Havelock beckons

Published : Dec 21, 2007 00:00 IST

The beach at Havelock Island. -

The beach at Havelock Island. -

The beach at

HAVELOCK Island will become the heart of tourism in Andaman and Nicobar islands, says V. K. Misra, Information Officer, Directorate of Information, Publicity and Tourism, Andaman and Nicobar Islands administration.

Near the modest market on Havelock Island, our taxi driver points to a vacant patch of land and informs us that it has been sold to a hotel group for Rs.1.7 crore for building a resort. The land is only a few acres. Later, Mohamed H. Jadwet, president, Andaman Chamber of Commerce and Industry, confirms that the price of land on Havelock Island has gone up five to six times.

Havelock Island is a 150-minute ride by ferry from Port Blair. It has everything going for it to become the hottest tourism destination in the archipelago. It has unspoilt beaches, dense forests, facilities for snorkelling, scuba diving and so on. The Directorate of Tourism of the Andaman and Nicobar islands administration runs a well-maintained resort here. Besides, a plethora of resorts to suit all budgets dot the island. In 2004, Time magazine voted Radhanagar beach on the island the best beach in Asia.

An added attraction is an elephant training camp on a beach in the island. On the day Frontline visited the camp, four elephants were being trained to haul logs. It takes about a year to train a young elephant, said veterinary trainer Suresh Baa, and added that the commands are given in the Burmese language.

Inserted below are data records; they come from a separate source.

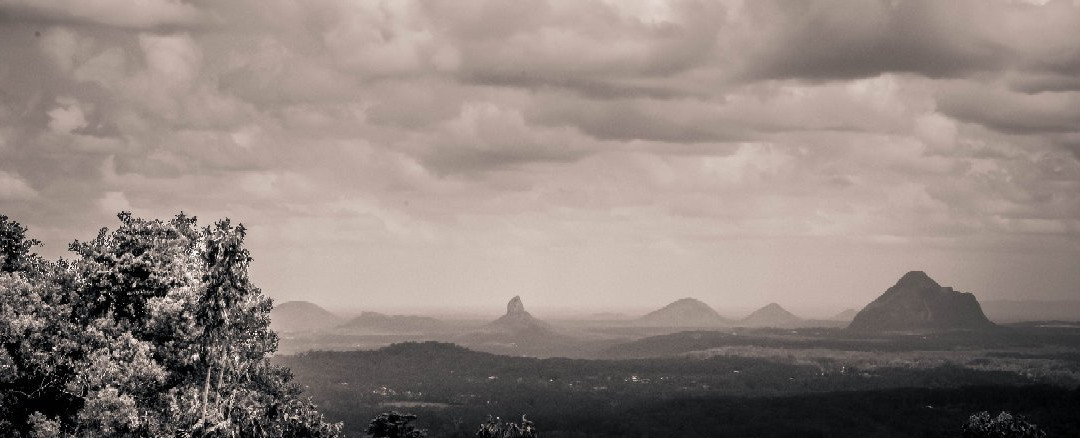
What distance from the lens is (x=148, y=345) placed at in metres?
59.2

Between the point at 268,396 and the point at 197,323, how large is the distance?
6.18 metres

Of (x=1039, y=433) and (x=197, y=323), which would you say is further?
(x=1039, y=433)

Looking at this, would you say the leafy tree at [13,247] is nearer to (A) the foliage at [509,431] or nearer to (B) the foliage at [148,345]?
(B) the foliage at [148,345]

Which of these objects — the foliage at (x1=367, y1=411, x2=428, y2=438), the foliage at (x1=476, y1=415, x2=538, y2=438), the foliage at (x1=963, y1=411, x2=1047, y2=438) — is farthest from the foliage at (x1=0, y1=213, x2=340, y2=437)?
the foliage at (x1=963, y1=411, x2=1047, y2=438)

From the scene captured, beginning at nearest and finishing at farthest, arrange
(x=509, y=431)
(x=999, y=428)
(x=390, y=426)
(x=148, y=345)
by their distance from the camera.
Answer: (x=390, y=426), (x=509, y=431), (x=148, y=345), (x=999, y=428)

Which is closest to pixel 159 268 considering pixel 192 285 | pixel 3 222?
pixel 192 285

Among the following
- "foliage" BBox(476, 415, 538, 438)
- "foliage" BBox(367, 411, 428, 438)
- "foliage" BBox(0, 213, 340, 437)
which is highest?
"foliage" BBox(0, 213, 340, 437)

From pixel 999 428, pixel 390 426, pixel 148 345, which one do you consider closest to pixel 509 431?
pixel 390 426

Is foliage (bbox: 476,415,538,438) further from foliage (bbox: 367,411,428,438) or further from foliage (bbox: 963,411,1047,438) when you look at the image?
foliage (bbox: 963,411,1047,438)

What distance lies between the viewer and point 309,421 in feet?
187

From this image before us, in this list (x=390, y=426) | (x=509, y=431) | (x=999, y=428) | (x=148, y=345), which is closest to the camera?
(x=390, y=426)

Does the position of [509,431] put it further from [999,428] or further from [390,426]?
[999,428]

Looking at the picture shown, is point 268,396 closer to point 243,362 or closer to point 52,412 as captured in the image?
point 243,362

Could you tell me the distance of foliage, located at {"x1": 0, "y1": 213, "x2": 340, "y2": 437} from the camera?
187 feet
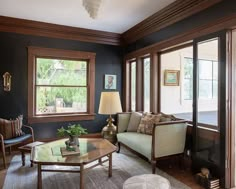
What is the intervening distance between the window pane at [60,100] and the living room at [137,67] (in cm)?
2

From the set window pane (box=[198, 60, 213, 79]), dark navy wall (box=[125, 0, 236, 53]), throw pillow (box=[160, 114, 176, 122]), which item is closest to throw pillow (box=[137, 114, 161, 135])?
throw pillow (box=[160, 114, 176, 122])

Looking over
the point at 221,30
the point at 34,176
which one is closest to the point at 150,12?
the point at 221,30

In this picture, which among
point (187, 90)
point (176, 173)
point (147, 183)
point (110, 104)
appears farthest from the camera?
point (187, 90)

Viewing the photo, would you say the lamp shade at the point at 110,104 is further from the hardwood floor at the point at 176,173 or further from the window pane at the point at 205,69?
the window pane at the point at 205,69

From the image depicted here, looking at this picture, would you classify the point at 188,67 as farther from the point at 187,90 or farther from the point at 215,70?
the point at 215,70

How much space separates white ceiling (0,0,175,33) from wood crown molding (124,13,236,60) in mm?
593

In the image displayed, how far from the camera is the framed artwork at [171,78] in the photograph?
4.44 m

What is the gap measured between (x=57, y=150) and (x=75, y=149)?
0.26m

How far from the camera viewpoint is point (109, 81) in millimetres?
5223

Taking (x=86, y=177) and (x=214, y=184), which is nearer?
(x=214, y=184)

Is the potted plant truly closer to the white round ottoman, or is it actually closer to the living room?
the white round ottoman

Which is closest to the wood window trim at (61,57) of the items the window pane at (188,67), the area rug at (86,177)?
the area rug at (86,177)

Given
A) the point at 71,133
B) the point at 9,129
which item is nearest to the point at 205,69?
the point at 71,133

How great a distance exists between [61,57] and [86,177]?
9.50 ft
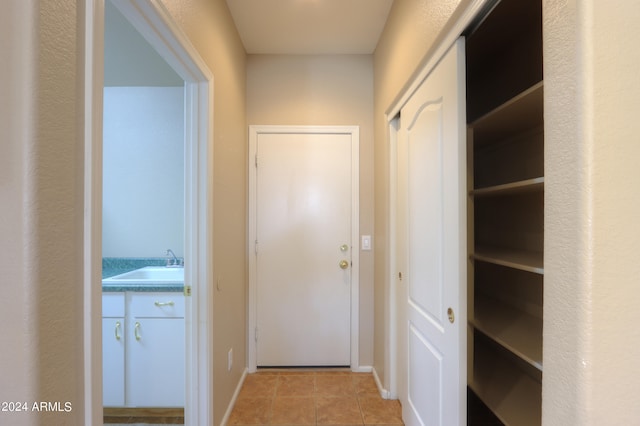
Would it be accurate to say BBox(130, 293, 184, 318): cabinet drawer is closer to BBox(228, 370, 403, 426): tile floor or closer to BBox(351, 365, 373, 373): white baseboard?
BBox(228, 370, 403, 426): tile floor

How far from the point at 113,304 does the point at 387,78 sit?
2.36 meters

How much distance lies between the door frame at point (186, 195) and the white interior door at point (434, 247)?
3.65ft

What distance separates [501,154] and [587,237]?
1.21 metres

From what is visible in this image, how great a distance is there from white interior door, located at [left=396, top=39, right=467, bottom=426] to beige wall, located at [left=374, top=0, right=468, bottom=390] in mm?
176

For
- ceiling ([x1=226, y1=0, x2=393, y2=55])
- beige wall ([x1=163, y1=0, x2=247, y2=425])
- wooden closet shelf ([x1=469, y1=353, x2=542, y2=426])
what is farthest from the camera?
ceiling ([x1=226, y1=0, x2=393, y2=55])

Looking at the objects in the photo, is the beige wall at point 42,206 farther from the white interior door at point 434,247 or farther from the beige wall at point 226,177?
the white interior door at point 434,247

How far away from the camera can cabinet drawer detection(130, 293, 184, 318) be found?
1.75m

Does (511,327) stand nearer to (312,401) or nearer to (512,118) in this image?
(512,118)

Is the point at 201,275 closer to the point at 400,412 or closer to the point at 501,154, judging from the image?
the point at 400,412

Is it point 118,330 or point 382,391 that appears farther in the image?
point 382,391

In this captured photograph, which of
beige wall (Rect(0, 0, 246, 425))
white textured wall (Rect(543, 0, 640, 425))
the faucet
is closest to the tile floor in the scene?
the faucet

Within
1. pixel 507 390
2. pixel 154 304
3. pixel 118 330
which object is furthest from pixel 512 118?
pixel 118 330

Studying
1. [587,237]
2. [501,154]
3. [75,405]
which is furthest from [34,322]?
[501,154]

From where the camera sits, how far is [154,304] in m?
1.75
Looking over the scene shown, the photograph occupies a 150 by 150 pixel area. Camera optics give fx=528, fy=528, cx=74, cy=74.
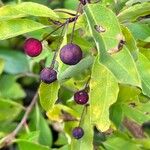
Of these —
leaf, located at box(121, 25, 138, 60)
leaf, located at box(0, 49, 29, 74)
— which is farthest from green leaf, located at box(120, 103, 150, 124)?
leaf, located at box(0, 49, 29, 74)

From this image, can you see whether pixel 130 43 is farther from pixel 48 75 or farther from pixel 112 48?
pixel 48 75

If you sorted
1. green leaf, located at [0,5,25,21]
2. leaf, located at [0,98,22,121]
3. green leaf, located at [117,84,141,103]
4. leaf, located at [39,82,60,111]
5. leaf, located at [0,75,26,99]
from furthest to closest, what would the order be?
1. leaf, located at [0,75,26,99]
2. leaf, located at [0,98,22,121]
3. green leaf, located at [117,84,141,103]
4. leaf, located at [39,82,60,111]
5. green leaf, located at [0,5,25,21]

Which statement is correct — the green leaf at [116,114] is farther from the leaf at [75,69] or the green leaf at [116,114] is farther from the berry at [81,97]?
the leaf at [75,69]

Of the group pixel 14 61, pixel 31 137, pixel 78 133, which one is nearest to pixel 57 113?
pixel 31 137

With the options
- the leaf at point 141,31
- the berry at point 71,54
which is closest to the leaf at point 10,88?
the leaf at point 141,31

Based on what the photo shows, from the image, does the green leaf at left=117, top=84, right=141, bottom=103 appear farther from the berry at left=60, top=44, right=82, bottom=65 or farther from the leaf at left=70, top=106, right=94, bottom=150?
the berry at left=60, top=44, right=82, bottom=65

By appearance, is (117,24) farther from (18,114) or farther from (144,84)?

The Special Secretary (Tourism), Andaman and Nicobar islands administration, says tenders have been invited from reputed firms/entrepreneurs for the development of eco-friendly tourism infrastructure on four islands. The sites include 15.94 hectares (1 hectare is 2.47 acres) of land at Radhanagar; 9.7 ha at Bharatpur, Neil Island; 12 ha at Lalaji Bay, Long Island; and 5 ha at Hutbay, Little Andaman.

Havelock Island has more than 7,000 residents, most of them having come here from West Bengal in the 1960s. A majority of the islanders are farmers.